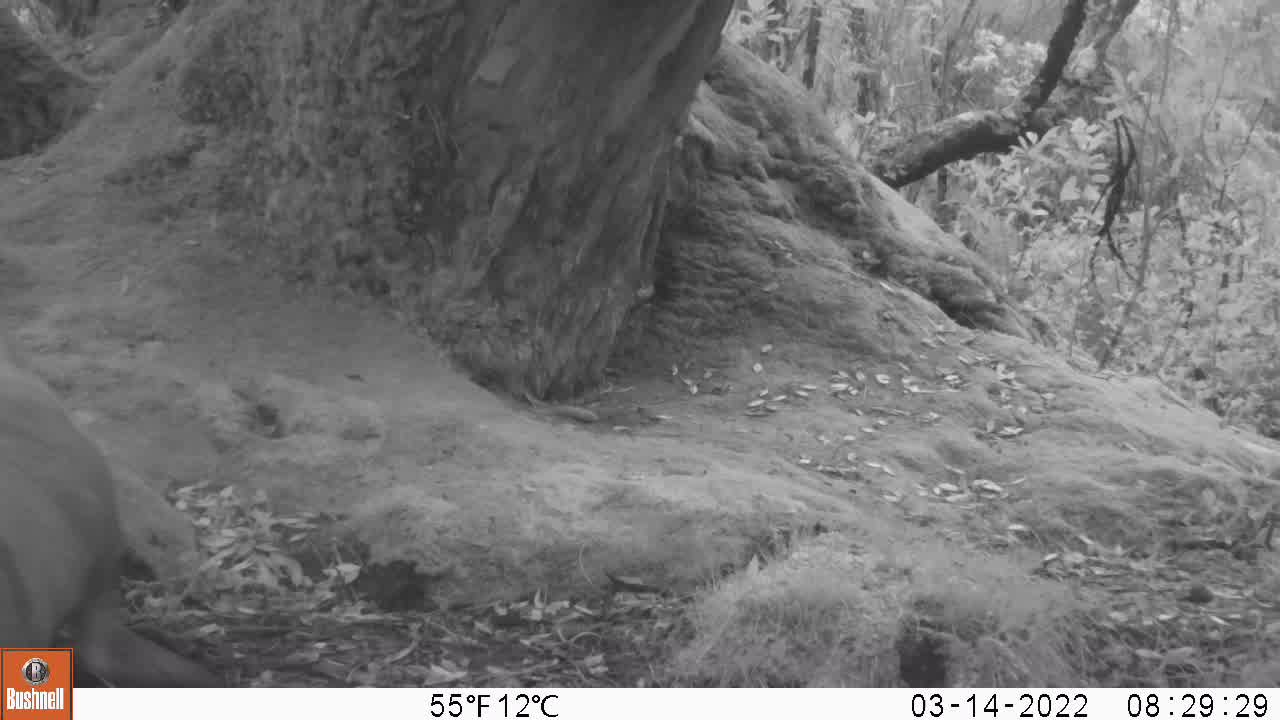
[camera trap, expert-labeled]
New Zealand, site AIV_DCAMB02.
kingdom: Animalia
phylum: Chordata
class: Mammalia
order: Carnivora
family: Otariidae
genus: Phocarctos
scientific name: Phocarctos hookeri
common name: new zealand sea lion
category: sealion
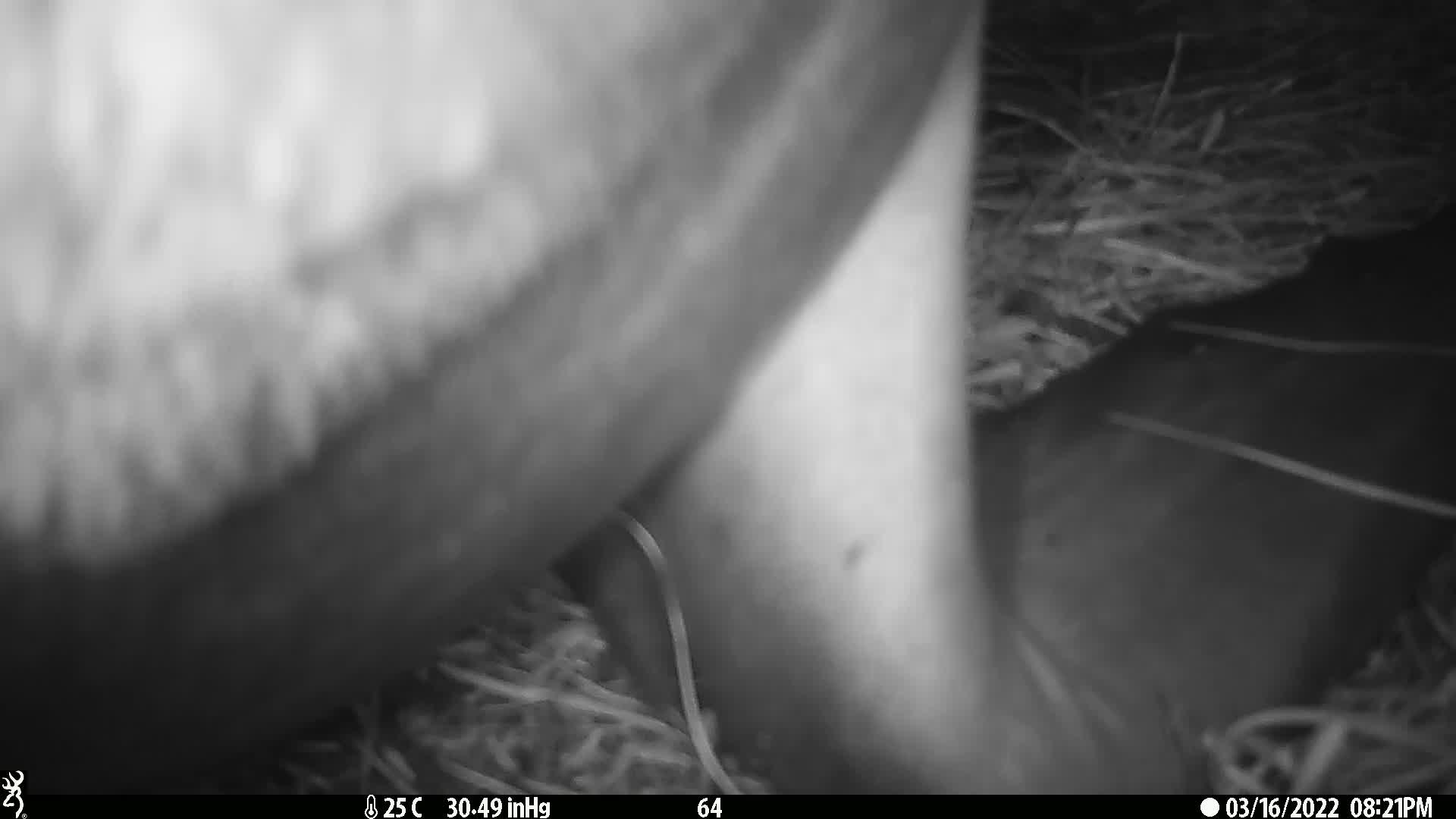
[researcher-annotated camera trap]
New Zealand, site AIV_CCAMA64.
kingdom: Animalia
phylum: Chordata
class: Mammalia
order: Carnivora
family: Otariidae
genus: Phocarctos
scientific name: Phocarctos hookeri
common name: new zealand sea lion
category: sealion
━━━━━━
■ PROBLEM TO WORK ON ■
Without any pictures, retype the records above exactly.

■ ANSWER TO THIS EXERCISE ■
[camera trap, expert-labeled]
New Zealand, site AIV_DCAMB02.
kingdom: Animalia
phylum: Chordata
class: Mammalia
order: Carnivora
family: Otariidae
genus: Phocarctos
scientific name: Phocarctos hookeri
common name: new zealand sea lion
category: sealion
[researcher-annotated camera trap]
New Zealand, site AIV_CCAMA64.
kingdom: Animalia
phylum: Chordata
class: Mammalia
order: Carnivora
family: Otariidae
genus: Phocarctos
scientific name: Phocarctos hookeri
common name: new zealand sea lion
category: sealion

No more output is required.